Long duration video generation with identity consistent AI
LongCat Avatar is an audio-driven avatar model for long-duration video generation. It focuses on identity consistency, precise lip synchronization, and natural human dynamics, including gestures and idle movements during silent segments. The system is designed to maintain visual quality across extended or theoretically infinite-length sequences.
Built on the LongCat-Video architecture, the model supports multiple generation modes and efficient inference suitable for production workflows. It is relevant for creators, studios, education teams, research groups, and SaaS providers that require consistent, realistic avatar videos at scale.
The workflow begins with an audio input (speech, music, or podcast) and optional references (image or text). Users select a generation mode—AT2V, ATI2V, or audio-conditioned video continuation—then configure length, resolution, and whether multi-person generation is needed. The system is optimized for long-form stability and identity consistency across extended sequences.
Technically, LongCat Avatar separates the roles of audio and motion using a disentangled guidance mechanism. Cross-Chunk Latent Stitching reduces visual drift by avoiding redundant decode-encode cycles over long timelines. Reference Skip Attention preserves character identity without rigid cloning. A coarse-to-fine strategy combined with Block Sparse Attention enables practical, production-ready inference at 720p/30fps, with support for higher output resolutions up to 1080p.
| Plan | Price | Credits | Approx.

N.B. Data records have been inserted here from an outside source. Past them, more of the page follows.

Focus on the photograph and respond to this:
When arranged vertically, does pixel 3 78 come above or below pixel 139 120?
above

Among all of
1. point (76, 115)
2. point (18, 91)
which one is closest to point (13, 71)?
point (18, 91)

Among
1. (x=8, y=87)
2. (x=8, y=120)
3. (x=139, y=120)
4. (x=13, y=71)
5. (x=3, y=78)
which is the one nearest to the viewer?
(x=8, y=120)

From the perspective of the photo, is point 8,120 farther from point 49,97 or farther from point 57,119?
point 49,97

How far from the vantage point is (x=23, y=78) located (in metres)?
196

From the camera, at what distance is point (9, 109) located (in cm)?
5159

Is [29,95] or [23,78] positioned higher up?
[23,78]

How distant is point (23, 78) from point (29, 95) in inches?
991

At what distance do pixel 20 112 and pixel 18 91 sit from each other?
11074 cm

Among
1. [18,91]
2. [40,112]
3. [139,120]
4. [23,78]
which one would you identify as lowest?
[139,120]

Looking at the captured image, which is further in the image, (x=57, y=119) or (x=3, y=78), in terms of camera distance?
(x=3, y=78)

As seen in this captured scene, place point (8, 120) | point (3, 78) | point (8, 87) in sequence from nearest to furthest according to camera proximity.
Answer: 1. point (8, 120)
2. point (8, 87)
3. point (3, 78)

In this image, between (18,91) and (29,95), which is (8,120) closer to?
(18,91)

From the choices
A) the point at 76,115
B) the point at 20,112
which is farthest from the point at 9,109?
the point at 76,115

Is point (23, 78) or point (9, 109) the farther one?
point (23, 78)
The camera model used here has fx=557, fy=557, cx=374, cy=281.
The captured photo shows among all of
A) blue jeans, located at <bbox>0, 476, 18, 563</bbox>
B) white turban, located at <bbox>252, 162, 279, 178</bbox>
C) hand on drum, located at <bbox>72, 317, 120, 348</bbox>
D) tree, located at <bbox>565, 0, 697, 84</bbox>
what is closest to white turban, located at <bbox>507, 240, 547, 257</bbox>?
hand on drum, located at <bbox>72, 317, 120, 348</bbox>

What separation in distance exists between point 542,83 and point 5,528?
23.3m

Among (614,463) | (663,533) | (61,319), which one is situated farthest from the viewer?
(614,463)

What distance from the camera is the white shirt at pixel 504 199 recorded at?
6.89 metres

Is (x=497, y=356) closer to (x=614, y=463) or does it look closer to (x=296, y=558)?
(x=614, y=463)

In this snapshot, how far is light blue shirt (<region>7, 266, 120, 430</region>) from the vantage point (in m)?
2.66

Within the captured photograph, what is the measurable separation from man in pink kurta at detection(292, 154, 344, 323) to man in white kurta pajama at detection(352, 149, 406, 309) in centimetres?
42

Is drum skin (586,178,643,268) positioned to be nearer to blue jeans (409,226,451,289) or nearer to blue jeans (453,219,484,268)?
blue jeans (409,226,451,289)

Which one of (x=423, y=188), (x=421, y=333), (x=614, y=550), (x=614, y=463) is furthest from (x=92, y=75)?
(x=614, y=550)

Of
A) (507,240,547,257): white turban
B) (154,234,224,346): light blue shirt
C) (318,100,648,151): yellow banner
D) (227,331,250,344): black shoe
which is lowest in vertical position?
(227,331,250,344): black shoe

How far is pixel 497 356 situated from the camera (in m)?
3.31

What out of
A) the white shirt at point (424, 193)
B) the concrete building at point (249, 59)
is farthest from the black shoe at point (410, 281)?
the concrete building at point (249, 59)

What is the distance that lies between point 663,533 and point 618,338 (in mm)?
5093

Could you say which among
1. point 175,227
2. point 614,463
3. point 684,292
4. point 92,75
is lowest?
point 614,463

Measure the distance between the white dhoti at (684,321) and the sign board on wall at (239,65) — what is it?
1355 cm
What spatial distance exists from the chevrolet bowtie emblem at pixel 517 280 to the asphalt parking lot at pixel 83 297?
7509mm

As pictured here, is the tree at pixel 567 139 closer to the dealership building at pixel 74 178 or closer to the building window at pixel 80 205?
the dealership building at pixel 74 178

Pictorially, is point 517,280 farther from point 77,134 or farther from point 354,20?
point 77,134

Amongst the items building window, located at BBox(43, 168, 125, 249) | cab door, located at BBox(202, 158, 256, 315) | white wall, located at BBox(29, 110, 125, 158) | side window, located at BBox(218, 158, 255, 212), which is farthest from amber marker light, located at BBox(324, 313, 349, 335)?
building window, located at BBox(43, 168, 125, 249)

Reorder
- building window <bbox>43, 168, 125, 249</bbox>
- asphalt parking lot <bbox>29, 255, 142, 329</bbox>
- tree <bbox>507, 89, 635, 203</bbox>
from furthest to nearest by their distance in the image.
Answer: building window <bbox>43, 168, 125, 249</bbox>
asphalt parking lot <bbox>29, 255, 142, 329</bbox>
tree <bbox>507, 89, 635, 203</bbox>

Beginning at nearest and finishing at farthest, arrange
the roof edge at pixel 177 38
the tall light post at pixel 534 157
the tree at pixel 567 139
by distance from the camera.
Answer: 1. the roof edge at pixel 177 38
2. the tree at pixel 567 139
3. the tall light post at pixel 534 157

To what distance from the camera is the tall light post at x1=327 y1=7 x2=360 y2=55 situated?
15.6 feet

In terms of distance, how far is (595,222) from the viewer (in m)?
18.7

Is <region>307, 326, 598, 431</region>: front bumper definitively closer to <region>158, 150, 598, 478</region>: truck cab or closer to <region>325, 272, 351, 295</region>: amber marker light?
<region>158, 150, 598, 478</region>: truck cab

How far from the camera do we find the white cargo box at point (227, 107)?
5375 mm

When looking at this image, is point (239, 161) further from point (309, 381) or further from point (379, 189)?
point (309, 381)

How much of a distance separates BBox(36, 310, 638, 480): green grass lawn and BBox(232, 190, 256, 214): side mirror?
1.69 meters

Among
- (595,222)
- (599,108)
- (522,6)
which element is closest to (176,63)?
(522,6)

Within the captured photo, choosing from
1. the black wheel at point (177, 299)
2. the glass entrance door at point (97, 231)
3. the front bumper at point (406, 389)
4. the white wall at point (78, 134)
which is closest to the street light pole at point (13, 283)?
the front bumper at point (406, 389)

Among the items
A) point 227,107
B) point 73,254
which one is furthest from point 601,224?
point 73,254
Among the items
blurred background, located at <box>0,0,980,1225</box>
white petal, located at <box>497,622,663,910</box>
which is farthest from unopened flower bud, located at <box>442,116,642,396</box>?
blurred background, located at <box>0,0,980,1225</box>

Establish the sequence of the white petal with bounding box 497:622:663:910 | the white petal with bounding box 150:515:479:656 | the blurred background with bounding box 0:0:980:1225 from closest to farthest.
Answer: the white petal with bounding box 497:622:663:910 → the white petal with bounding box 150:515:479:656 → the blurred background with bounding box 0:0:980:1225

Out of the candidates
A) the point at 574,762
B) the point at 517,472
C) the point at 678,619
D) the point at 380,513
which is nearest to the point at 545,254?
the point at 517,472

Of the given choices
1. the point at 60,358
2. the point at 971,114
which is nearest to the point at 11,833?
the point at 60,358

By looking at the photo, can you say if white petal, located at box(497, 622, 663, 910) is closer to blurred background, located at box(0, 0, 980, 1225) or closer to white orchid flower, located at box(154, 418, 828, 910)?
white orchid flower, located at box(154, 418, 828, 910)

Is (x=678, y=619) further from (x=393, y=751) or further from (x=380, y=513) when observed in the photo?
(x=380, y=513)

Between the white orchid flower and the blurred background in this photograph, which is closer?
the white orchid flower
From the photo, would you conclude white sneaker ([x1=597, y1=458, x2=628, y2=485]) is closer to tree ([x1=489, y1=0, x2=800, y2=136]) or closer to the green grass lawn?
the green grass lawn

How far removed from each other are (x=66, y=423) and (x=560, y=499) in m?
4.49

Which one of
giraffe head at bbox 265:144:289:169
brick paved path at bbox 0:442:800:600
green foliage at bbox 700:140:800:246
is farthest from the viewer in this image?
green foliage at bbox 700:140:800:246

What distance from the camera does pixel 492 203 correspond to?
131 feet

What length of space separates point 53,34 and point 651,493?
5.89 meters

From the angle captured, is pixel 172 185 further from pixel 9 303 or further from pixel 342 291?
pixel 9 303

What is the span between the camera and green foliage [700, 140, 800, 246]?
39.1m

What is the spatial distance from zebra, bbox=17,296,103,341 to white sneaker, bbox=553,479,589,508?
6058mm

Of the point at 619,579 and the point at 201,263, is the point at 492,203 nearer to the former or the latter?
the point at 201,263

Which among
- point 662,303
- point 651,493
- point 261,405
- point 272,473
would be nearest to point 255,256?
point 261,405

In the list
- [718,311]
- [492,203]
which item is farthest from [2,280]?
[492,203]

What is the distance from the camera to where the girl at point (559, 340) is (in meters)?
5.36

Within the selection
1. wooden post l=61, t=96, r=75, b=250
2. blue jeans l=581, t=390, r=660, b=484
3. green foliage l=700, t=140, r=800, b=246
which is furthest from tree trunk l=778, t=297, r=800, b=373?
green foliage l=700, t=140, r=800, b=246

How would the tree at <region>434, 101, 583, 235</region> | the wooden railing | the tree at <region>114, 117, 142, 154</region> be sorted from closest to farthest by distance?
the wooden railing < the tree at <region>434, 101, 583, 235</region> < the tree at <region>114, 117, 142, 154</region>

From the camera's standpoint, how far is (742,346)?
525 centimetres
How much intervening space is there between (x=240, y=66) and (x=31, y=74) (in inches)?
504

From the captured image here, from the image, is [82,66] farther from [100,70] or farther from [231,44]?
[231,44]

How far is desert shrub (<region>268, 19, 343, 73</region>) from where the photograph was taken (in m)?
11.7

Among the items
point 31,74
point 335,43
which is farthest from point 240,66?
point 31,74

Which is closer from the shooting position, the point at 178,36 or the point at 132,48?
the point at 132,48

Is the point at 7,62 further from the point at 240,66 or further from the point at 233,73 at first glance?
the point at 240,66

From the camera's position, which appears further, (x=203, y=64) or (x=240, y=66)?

Videos | Resolution | Audio Duration (per gen) | Multi-Person | Priority | Notes |
|---|---|---|---|---|---|---|---|---|
| Base | $9.9 | 90 | Up to 18 | 480p/720p/1080p | Up to 60s | Not listed | Standard | Audio-driven avatar generation |
| Pro | $29.9 | 400 | Up to 80 | 480p/720p/1080p | Up to 60s | Yes | Priority | Designed for multi-person support |
| Ultimate | $49.9 | 800 | Up to 160 | 480p/720p/1080p | Up to 60s | Yes (interactions) | Priority | Listed as supporting long-form video generation |
| Creator | $99.9 | 1800 | Up to 360 | 480p/720p/1080p | Up to 60s | Yes | Highest | Listed as “multi-person & infinite-length support,” production-ready architecture, commercial license |
Notes: The model is optimized for long-duration content and theoretically supports infinite-length sequences. Pricing tiers list a 60-second audio duration per generation for credit-based usage, which may reflect service-level constraints rather than model capability.